▶ _DESCRIZIONE ESERCIZIO_
Estrai alla lettera dal testo sulla guerra dei sei giorni il passo che inizia con le parole «Sei giorni, cinquant’anni» e si chiude dopo le parole «stato di Israele.».

▶ _ESTRATTO DEL TESTO_
━━━
Dalla guerra dei sei giorni ad oggi

Sei giorni, cinquant’anni fa. Dodicesimo video: come la guerra del '67 ha segnato gli ultimi cinquant'anni e condiziona ancora oggi la ricerca di una vera pace

Video 12: alla ricerca di una strada per la pace

Traduzione. Alla vigilia della guerra dei sei giorni del giugno 1967 più di 200mila soldati e mille carri armati arabi erano schierati ai confini di Israele, minacciando di distruggere lo stato ebraico. Durante la guerra Israele respinse gli eserciti di Egitto, Giordania e Siria e conquistò territori che erano stati usati per minacciare e attaccare Israele. Subito dopo la guerra, Israele fece sapere che avrebbe ceduto territori conquistati in cambio della pace. Ma i paesi arabi si rifiutarono di riconoscere o di negoziare con lo stato di Israele.

Cinque mesi dopo la guerra dei sei giorni, le Nazioni Unite approvarono la risoluzione 242 che chiedeva a Israele di ritirarsi da territori conquistati, senza specificare quanto, e chiedeva al contempo ai suoi vicini di porre fine all’aggressione contro Israele e di riconoscere il suo diritto a vivere in pace entro confini sicuri e riconosciuti. Questa divenne nota come la formula “terra in cambio di pace”.  In cambio della pace Israele era disposto a cedere territori appena conquistati nel Sinai, nella striscia di Gaza, sulle alture del Golan e anche in Cisgiordania, nonostante il suo significato storico per il popolo ebraico. Ancora una volta gli stati arabi si rifiutarono di negoziare la pace.

Tuttavia, dodici anni dopo, a seguito di un’altra guerra lanciata senza successo da alcuni stati arabi, e dopo molte tornate diplomatiche, il presidente egiziano Anwar Sadat firmò un trattato di pace con Israele. In cambio della pace, Israele si ritirò dalla penisola del Sinai: quasi il 90% delle aree che aveva conquistato nella guerra dei sei giorni. Quindici anni dopo, nel 1994, Israele firmò un trattato di pace anche con la Giordania.

Per gli arabi che vivono in Cisgiordania e a Gaza gli scorsi cinquant’anni sono stati difficili. Benché non sia mai esistito uno stato palestinese, il sogno di realizzarlo non ha fatto che crescere durante questo periodo. Tuttavia, per decenni dopo la guerra dei sei giorni i leader palestinesi continuarono a rifiutarsi di vivere accanto a Israele. Ritenevano che appartenesse a loro tutta la terra dal fiume Giordano al mar Mediterraneo, che comprende l’intero Israele. Le speranze aumentarono negli anni ’90 quando il processo di pace di Oslo sembrò offrire una via negoziale verso uno stato palestinese e la pace con Israele. Alcuni progressi importanti furono fatti con l’istituzione di un governo elettivo per i palestinesi, l’Autorità Palestinese, che governa ancora oggi la vita quotidiana della maggior parte dei palestinesi.
━━━
Voci memorizzate

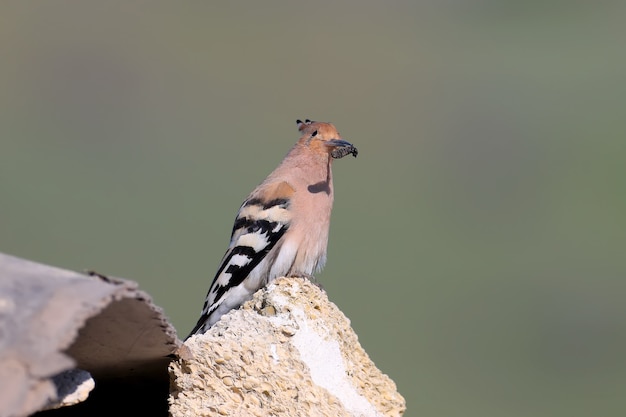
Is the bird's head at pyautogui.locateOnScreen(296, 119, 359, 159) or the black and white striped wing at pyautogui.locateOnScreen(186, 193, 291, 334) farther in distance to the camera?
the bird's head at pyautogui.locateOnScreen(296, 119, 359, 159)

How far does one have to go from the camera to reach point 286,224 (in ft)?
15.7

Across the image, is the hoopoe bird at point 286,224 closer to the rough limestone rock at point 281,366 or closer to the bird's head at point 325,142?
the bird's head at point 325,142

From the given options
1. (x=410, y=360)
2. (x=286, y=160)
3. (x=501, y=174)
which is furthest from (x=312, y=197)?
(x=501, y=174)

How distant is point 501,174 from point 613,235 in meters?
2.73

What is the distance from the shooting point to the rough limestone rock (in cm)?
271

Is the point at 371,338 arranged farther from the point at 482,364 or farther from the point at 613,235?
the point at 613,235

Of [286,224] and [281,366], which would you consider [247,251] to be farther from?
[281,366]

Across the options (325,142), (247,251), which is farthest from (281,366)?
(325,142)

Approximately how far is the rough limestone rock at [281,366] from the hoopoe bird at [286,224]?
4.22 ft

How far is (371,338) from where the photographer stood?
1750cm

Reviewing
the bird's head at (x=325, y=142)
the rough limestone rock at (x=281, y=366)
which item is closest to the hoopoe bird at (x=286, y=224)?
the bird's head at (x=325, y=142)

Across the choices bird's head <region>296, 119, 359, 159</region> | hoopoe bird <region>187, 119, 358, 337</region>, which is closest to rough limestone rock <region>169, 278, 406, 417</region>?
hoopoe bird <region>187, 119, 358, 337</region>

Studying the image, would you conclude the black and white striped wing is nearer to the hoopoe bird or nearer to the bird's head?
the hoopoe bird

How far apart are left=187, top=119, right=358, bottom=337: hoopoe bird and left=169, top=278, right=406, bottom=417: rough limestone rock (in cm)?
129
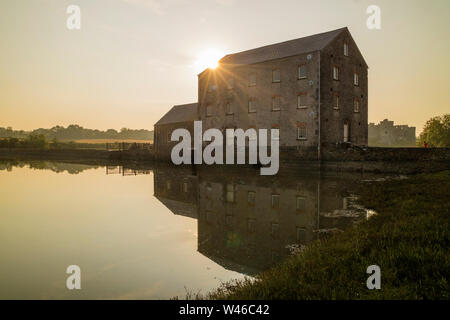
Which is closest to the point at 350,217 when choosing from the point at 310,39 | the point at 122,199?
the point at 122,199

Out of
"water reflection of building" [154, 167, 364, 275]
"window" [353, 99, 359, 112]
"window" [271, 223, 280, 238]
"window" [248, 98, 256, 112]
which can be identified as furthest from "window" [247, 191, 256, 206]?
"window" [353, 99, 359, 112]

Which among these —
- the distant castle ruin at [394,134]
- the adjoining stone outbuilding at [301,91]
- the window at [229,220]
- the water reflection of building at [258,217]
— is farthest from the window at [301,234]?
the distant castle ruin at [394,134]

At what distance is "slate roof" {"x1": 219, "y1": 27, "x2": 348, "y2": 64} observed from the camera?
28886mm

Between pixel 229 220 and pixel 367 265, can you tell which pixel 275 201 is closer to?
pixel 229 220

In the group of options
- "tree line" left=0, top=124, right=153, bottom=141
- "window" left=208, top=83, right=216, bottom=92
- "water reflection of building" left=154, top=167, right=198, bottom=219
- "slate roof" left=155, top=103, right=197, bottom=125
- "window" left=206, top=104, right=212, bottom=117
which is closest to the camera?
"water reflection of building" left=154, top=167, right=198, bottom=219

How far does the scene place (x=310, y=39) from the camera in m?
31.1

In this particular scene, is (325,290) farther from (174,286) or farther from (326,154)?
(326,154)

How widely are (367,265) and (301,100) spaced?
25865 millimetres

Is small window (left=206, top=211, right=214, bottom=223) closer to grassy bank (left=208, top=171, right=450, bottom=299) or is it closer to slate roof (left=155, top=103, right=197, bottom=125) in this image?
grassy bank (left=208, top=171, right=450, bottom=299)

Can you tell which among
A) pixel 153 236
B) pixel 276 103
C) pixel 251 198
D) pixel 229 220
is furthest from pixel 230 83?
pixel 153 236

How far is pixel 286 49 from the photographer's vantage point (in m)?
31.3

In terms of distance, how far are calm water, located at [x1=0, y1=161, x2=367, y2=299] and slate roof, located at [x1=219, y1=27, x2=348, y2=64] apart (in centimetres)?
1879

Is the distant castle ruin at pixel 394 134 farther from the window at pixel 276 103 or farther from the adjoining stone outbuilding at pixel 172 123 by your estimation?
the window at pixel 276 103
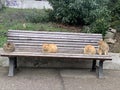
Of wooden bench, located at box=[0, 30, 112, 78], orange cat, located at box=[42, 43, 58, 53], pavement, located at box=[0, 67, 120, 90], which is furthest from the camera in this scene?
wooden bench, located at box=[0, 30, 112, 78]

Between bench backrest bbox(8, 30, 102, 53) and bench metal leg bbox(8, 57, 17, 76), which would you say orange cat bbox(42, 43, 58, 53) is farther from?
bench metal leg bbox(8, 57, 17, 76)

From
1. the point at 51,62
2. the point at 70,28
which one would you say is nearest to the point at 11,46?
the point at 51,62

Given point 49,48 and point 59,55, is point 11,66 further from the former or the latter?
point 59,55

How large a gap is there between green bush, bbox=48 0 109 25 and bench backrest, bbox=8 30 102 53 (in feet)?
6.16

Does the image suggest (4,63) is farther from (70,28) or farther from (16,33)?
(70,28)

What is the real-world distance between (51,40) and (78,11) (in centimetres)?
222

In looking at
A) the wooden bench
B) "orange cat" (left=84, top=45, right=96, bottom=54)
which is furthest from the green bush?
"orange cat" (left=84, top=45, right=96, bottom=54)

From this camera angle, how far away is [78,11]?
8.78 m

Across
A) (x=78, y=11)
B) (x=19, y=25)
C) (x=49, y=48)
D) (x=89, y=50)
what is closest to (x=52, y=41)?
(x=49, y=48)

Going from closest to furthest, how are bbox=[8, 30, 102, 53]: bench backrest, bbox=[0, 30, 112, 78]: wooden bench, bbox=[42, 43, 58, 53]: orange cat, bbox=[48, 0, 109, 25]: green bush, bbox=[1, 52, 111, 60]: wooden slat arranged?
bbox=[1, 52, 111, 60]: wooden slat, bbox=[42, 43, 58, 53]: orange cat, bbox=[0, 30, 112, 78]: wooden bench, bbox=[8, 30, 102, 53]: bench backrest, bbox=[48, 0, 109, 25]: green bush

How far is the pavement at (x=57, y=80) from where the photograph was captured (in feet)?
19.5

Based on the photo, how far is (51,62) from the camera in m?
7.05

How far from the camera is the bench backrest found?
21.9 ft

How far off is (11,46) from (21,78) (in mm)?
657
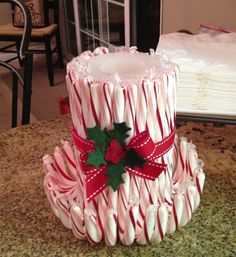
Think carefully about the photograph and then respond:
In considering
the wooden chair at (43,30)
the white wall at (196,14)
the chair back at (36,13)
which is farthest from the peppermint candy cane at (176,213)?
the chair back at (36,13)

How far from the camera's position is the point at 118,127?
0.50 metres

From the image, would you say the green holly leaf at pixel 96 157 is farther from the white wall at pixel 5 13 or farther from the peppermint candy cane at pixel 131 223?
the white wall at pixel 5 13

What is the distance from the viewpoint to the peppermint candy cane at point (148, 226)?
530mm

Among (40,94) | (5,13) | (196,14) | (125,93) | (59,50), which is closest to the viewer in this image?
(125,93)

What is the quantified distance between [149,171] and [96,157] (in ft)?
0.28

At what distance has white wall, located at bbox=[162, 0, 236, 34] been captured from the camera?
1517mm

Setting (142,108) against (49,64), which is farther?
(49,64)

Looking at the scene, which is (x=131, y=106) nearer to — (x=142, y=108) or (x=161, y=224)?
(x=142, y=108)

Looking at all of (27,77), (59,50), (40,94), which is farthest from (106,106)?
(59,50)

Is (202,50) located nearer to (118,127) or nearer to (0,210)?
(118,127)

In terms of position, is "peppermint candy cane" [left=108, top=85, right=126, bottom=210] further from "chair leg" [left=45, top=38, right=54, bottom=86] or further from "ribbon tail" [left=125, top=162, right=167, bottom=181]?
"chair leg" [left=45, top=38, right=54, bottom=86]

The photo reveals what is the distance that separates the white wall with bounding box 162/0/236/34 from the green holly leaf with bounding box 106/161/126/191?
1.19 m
━━━
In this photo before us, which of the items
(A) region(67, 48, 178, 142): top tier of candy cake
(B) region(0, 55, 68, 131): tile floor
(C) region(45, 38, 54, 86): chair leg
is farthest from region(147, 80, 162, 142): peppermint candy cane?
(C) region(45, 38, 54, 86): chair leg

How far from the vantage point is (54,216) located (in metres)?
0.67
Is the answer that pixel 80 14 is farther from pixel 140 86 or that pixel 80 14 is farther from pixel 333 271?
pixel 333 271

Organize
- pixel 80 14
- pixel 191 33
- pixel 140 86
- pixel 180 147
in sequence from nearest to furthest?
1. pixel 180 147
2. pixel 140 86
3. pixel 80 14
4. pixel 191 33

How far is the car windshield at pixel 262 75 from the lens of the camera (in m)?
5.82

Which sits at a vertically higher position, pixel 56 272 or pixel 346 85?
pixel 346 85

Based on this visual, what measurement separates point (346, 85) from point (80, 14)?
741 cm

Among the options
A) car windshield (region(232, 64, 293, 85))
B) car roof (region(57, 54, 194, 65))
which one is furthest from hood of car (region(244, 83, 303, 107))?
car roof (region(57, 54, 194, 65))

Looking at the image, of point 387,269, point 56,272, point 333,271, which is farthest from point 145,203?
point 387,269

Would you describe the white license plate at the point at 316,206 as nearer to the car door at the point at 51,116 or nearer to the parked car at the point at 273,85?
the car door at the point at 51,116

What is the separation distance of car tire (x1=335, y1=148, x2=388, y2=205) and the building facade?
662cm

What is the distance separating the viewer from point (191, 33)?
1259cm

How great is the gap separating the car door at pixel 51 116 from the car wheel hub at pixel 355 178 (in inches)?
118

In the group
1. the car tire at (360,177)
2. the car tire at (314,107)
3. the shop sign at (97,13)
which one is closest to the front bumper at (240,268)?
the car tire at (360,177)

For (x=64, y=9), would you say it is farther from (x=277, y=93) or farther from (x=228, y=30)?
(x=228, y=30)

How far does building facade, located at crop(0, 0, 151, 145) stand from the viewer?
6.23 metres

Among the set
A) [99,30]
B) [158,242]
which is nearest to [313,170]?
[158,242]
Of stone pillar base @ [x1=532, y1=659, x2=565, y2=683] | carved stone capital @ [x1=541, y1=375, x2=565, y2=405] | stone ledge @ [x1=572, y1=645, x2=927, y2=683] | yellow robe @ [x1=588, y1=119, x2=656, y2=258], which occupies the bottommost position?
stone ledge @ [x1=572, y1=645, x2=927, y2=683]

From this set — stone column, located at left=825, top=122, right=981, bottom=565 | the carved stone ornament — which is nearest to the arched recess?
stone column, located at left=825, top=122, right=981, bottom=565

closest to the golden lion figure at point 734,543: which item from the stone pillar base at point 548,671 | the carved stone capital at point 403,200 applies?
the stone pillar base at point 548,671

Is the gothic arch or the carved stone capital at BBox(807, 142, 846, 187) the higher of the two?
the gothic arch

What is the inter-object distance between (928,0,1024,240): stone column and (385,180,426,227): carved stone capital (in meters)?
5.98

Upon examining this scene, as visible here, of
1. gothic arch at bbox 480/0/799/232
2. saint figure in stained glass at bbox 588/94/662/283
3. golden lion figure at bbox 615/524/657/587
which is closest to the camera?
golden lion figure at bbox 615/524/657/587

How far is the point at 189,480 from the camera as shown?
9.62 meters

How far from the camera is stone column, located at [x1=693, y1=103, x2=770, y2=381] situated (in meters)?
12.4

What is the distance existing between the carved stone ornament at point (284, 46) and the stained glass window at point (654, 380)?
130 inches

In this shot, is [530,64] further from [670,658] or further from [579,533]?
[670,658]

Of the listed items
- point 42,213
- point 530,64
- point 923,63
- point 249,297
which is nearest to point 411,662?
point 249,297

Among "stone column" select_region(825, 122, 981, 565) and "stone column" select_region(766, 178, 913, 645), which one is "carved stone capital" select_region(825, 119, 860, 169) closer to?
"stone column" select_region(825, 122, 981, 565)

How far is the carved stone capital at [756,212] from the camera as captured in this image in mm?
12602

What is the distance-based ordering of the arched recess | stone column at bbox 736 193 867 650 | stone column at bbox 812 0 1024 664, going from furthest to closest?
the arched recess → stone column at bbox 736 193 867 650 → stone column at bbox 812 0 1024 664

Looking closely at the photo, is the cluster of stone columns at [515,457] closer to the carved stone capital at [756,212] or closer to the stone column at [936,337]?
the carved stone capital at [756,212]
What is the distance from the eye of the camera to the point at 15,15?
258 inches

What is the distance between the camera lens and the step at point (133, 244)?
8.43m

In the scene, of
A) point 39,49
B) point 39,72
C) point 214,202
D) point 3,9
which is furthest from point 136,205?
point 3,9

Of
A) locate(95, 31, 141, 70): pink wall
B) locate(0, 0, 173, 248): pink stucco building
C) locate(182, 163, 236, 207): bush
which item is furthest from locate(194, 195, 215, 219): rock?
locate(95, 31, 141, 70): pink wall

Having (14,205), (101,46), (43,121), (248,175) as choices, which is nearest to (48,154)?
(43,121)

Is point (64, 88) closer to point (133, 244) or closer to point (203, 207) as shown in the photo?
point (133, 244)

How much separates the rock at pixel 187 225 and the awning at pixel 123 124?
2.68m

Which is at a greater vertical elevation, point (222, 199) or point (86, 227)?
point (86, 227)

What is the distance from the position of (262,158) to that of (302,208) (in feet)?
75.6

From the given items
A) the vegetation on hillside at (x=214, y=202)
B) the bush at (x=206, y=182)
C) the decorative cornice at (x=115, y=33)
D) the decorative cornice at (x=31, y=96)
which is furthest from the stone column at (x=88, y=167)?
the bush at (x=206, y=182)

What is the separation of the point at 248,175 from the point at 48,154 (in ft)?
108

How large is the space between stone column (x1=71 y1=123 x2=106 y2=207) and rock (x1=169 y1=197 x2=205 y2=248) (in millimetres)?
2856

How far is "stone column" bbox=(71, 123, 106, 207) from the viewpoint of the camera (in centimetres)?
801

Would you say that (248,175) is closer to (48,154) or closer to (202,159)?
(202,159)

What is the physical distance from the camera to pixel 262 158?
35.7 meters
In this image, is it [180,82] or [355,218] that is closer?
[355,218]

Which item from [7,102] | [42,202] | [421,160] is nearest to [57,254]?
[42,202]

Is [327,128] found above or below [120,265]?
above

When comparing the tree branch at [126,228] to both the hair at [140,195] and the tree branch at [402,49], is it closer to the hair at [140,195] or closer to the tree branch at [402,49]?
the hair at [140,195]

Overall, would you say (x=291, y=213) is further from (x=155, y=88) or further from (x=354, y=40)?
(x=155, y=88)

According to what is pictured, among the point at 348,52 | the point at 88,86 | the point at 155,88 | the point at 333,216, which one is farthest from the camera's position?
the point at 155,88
━━━
▶ _RISULTATO_
Sei giorni, cinquant’anni fa. Dodicesimo video: come la guerra del '67 ha segnato gli ultimi cinquant'anni e condiziona ancora oggi la ricerca di una vera pace

Video 12: alla ricerca di una strada per la pace

Traduzione. Alla vigilia della guerra dei sei giorni del giugno 1967 più di 200mila soldati e mille carri armati arabi erano schierati ai confini di Israele, minacciando di distruggere lo stato ebraico. Durante la guerra Israele respinse gli eserciti di Egitto, Giordania e Siria e conquistò territori che erano stati usati per minacciare e attaccare Israele. Subito dopo la guerra, Israele fece sapere che avrebbe ceduto territori conquistati in cambio della pace. Ma i paesi arabi si rifiutarono di riconoscere o di negoziare con lo stato di Israele.